Collected data:

=======

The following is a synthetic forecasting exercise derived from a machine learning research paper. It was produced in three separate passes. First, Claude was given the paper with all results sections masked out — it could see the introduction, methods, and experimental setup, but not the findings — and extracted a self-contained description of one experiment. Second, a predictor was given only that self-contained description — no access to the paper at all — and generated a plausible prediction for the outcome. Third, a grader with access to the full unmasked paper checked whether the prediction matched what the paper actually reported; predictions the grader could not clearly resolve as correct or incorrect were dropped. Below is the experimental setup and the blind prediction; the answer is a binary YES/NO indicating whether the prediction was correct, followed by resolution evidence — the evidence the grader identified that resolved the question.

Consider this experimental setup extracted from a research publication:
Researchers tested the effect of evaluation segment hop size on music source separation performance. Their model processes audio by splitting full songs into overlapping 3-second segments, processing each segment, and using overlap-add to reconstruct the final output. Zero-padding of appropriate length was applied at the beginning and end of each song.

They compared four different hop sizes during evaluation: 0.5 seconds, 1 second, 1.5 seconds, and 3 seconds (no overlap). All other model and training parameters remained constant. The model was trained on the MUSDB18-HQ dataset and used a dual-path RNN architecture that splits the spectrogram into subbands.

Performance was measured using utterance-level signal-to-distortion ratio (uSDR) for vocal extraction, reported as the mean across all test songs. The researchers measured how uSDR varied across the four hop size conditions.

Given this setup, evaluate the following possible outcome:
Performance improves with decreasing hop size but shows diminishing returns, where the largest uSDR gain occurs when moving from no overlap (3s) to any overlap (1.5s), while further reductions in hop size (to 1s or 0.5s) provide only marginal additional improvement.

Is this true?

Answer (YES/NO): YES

=======

* Problem to solve: Where a line of the data above includes "only", copy that line.

* Answer to this problem:
The following is a synthetic forecasting exercise derived from a machine learning research paper. It was produced in three separate passes. First, Claude was given the paper with all results sections masked out — it could see the introduction, methods, and experimental setup, but not the findings — and extracted a self-contained description of one experiment. Second, a predictor was given only that self-contained description — no access to the paper at all — and generated a plausible prediction for the outcome. Third, a grader with access to the full unmasked paper checked whether the prediction matched what the paper actually reported; predictions the grader could not clearly resolve as correct or incorrect were dropped. Below is the experimental setup and the blind prediction; the answer is a binary YES/NO indicating whether the prediction was correct, followed by resolution evidence — the evidence the grader identified that resolved the question.
Performance improves with decreasing hop size but shows diminishing returns, where the largest uSDR gain occurs when moving from no overlap (3s) to any overlap (1.5s), while further reductions in hop size (to 1s or 0.5s) provide only marginal additional improvement.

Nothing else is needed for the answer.